Abstract:
Diagnosis and treatment of cancer is a challenging endeavor in which surgeons and pathologists work closely together to ensure an accurate and comprehensive assessment of the disease. Advances in medical technology are leading to new diagnostic and therapeutic methods, such as minimally invasive surgery and computer-assisted pathology. However, these methodologies require intensive training of physicians and pose associated challenges. Learning-based approaches can assist physicians in this regard, making procedures more efficient and thus helping to improve cancer treatment. However, a major obstacle is the restricted data availability. This work aims to develop new methods that support surgeons and pathologists in their work and achieve the best possible results despite a scarcity of data. The work here focuses on applications in the context of bladder and breast cancer diagnostics.

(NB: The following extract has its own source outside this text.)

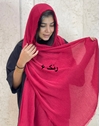 شال برشکا شاین 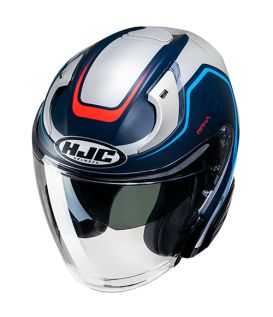 Casque Rpha 31 Kouv - Hjc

A primary emphasis of this work is the prediction of depth maps in the context of cystoscopic examinations. In this minimally invasive procedure, the surgeon uses a monocular endoscope to look into the bladder. This approach limits the visual perception of the surgeon and makes it difficult to fully capture the bladder wall. In addition, it is not possible to acquire ground truth information – a prerequisite for learning-based approaches. As a solution, a three-step approach is presented. The basis is a virtual cystoscopy environment, for the acquisition of synthetic data including ground truth. Subsequently, a network is trained based on the acquired synthetic data set using a supervised learning strategy. In a third step, the knowledge, immanent to the network, is made usable for real images by means of adversarial domain adaptation. This approach shows promising results, which pave the way for image-guided surgery.

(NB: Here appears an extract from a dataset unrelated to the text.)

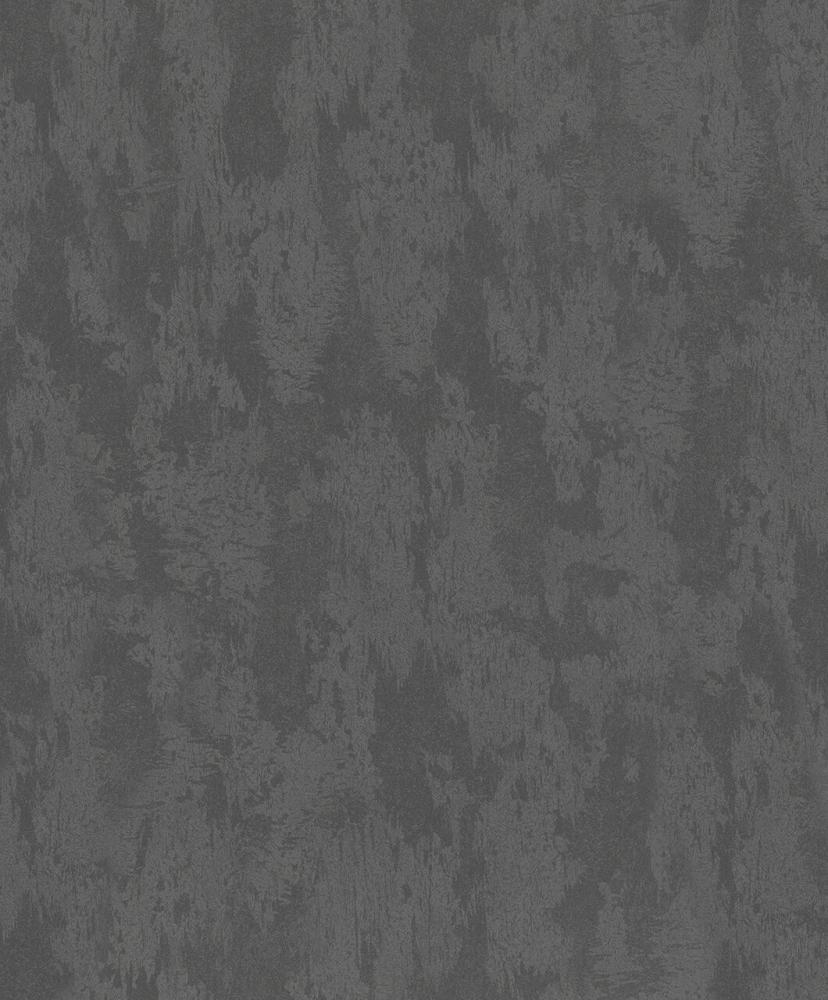 Marburg Gloockler Pompoos Provence 35684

In the further course of this work, the focus is on histopathological image analysis, which is the most essential assessment in cancer diagnostics and is based on gigapixel images of digitized tissue sections. Pixel-precise annotation of such large images is extremely costly, whereas global ground truth labels, such as disease grade, are readily available because they are acquired in the context of clinical routine. The second part of the thesis, therefore, focuses on making these global labels usable and presents a framework based on multiple instance learning. This approach combines dynamic meta-embedding with an architecture trained by self-distillation. This design exhibits great potential for assisted cancer diagnosis and creates the possibility to capture relevant sub-cellular features with a single diagnostic label at the patient level, which enables to harness large amounts of data with low annotation efforts.